Los nuevos nombres, la figura de Manzur y la oposición silenciada

“Si vos tomás la frase de los ‘funcionarios que no funcionan’, yo creo que en este caso, sobre todo del gabinete, son todos dirigentes probados en la gestión, o han sido ministros o han sido ministros y gobernadores como el caso de Manzur. Manzur es un tipo hiper probado. Manzur fue ministro de salud, fue gobernador, ahora vuelve como jefe de gabinete. Me parece que si había algún tema acerca de funcionarios que no funcionaban o no ejecutaban todo el presupuesto, este conjunto de funcionarios que ingresó es obvio que no lo tienen. Se pueden equivocar, pueden cometer errores, ahora que no funcionen, que no ejecuten el presupuesto, no lo veo”, opina Rosso.
“La oposición representa los intereses de los sectores más poderosos, por lo tanto cualquier proceso de profundización de políticas públicas distributivas, lo van a intentar bloquear“, comenta en referencia al papel silencioso que juega en este contexto la oposición.

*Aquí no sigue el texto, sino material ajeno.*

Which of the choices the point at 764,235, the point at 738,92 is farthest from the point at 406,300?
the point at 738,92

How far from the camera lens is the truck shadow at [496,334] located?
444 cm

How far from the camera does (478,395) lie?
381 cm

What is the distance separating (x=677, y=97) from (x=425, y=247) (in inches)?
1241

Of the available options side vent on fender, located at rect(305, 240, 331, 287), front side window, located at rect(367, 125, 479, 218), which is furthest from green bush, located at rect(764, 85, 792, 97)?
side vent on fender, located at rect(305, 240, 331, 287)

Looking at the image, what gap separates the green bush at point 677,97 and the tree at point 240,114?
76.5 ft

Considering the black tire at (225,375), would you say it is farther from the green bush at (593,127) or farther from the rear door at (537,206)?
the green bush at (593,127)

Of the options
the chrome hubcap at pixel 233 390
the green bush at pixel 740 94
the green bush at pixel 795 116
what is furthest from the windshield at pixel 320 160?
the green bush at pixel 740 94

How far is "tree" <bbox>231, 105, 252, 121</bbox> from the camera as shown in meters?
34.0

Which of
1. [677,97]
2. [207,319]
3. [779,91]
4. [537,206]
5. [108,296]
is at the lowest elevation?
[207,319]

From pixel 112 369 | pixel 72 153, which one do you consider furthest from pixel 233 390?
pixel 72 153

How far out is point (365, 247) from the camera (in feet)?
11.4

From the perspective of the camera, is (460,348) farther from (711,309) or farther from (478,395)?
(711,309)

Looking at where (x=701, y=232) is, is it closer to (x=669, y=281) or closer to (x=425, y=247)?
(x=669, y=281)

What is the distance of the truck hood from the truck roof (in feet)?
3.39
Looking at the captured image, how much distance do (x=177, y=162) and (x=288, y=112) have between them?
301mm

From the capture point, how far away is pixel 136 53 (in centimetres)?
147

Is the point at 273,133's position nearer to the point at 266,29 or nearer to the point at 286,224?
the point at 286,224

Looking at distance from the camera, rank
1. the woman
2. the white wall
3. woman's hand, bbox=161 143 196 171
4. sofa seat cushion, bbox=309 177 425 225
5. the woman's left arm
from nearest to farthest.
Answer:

“Manzur es un tipo hiper probado, fue ministro de salud, fue gobernador, ahora vuelve como jefe de gabinete”, dice Rosso en referencia al Jefe de Gabinete, uno de los nuevos ministros del Frente de Todos. Foto: telam.com.ar
Febo asoma, pero con Todos
“Yo creo que sí se puede revertir el resultado de las PASO, hay un fenómeno particular acá, no es que esos votantes que les falta al Frente de Todos se fueron a otras opciones. La mayoría simplemente no votó. Hay de todos modos desplazamientos, se calcula que hay 500 mil votos que fueron al frente de izquierda. La mayoría no hizo un desplazamiento a otra opción. En este caso simplemente no votaron por disconformidad, por miedo a la pandemia, por múltiples factores”.
Para Rosso el enojo fue un factor clave que tuvo que ver las elecciones PASO. “SÍ hay una dimensión o variable que es el enojo, por no estar de acuerdo con las políticas del gobierno. Yo creo que efectivamente hay cambios significativos, se le da más intensidad a la política, que no es un problema de dirección, sino de intensidad, de velocidad. Si se hace ese cambio yo creo que una parte de esos votos van a estar en noviembre en el Frente de Todos”, finaliza.